Duncan: Baby Name of the DayDuncan brings to mind basketballs and doughnuts – but also Scotland and Shakespeare.

Thanks to Whitney for suggesting our Baby Name of the Day.

Duncan: Way Back

Kings aplenty have answered to this name, as early as the 600s. An eighth century Saint Dúnchad might sometimes be recorded as Duncan, too.

And then there’s King Donnchadh. He reigned in the eleventh century. His successor? Macbeth, in 1040. That’s where fiction kicks in. Donnchadh wasn’t elderly, and he died in battle. Contemporary accounts paint Macbeth as a reasonable ruler. There’s no treachery mentioned.

Until Shakespeare.

Duncan: Three Witches

In Macbeth, the prophecies of three witches set the play in motion. Their predictions unleash Macbeth’s political ambitions, and those of his wife. Murder and madness follow, though order is restored by the end.

Shakespeare wasn’t the first to impose a twisted tale on a handful of historical figures. Holinshed’s Chronicles, first published in 1577, detailed British history over many a century. The Bard was borrowing from the not-quite-historical account.

The Chronicles and the playwright crafted the play we know so well: a skilled, but overly ambitious, lieutenant, egged on by his equally ambitious wife and a trio of cackling witches, commits regicide and frames the king’s servants. Of course, the name Duncan belongs to the victim, not the villain.

Duncan: Warrior

It comes from elements meaning brown – think dun, as in dark – and warrior or battle.

There’s a later king of Scotland by the name, and it’s fairly common as a surname, too. It’s ranked in the US Top 1000 every almost year since 1880, though it’s rarely made the Top 500.

[Questions about the scenes in images]

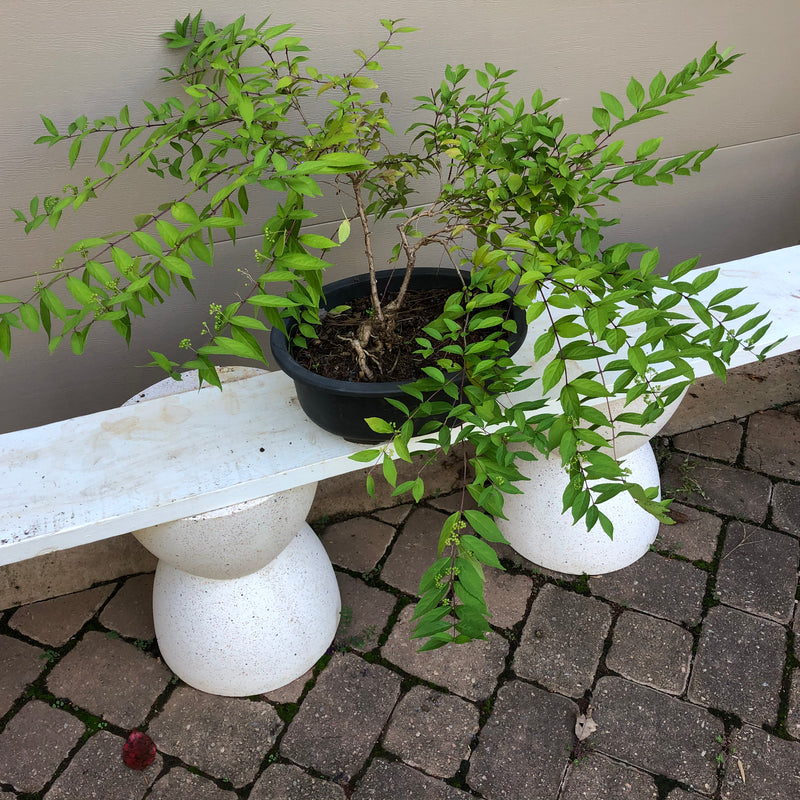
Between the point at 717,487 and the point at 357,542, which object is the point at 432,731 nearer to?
the point at 357,542

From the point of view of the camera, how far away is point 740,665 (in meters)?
1.86

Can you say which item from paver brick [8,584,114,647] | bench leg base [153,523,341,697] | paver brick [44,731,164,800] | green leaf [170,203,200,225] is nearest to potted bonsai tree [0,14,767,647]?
green leaf [170,203,200,225]

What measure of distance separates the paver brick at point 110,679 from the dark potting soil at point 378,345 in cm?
104

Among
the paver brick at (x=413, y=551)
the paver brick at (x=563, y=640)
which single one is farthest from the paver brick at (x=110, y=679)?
the paver brick at (x=563, y=640)

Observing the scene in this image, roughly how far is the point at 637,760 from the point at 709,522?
83 cm

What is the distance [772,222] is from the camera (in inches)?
104

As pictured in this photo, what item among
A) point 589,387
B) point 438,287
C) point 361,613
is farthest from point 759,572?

The task:
Copy out the full article on the baby name Duncan from above, word for word.

Answer in full:
Duncan: Baby Name of the DayDuncan brings to mind basketballs and doughnuts – but also Scotland and Shakespeare.

Thanks to Whitney for suggesting our Baby Name of the Day.

Duncan: Way Back

Kings aplenty have answered to this name, as early as the 600s. An eighth century Saint Dúnchad might sometimes be recorded as Duncan, too.

And then there’s King Donnchadh. He reigned in the eleventh century. His successor? Macbeth, in 1040. That’s where fiction kicks in. Donnchadh wasn’t elderly, and he died in battle. Contemporary accounts paint Macbeth as a reasonable ruler. There’s no treachery mentioned.

Until Shakespeare.

Duncan: Three Witches

In Macbeth, the prophecies of three witches set the play in motion. Their predictions unleash Macbeth’s political ambitions, and those of his wife. Murder and madness follow, though order is restored by the end.

Shakespeare wasn’t the first to impose a twisted tale on a handful of historical figures. Holinshed’s Chronicles, first published in 1577, detailed British history over many a century. The Bard was borrowing from the not-quite-historical account.

The Chronicles and the playwright crafted the play we know so well: a skilled, but overly ambitious, lieutenant, egged on by his equally ambitious wife and a trio of cackling witches, commits regicide and frames the king’s servants. Of course, the name Duncan belongs to the victim, not the villain.

Duncan: Warrior

It comes from elements meaning brown – think dun, as in dark – and warrior or battle.

There’s a later king of Scotland by the name, and it’s fairly common as a surname, too. It’s ranked in the US Top 1000 every almost year since 1880, though it’s rarely made the Top 500.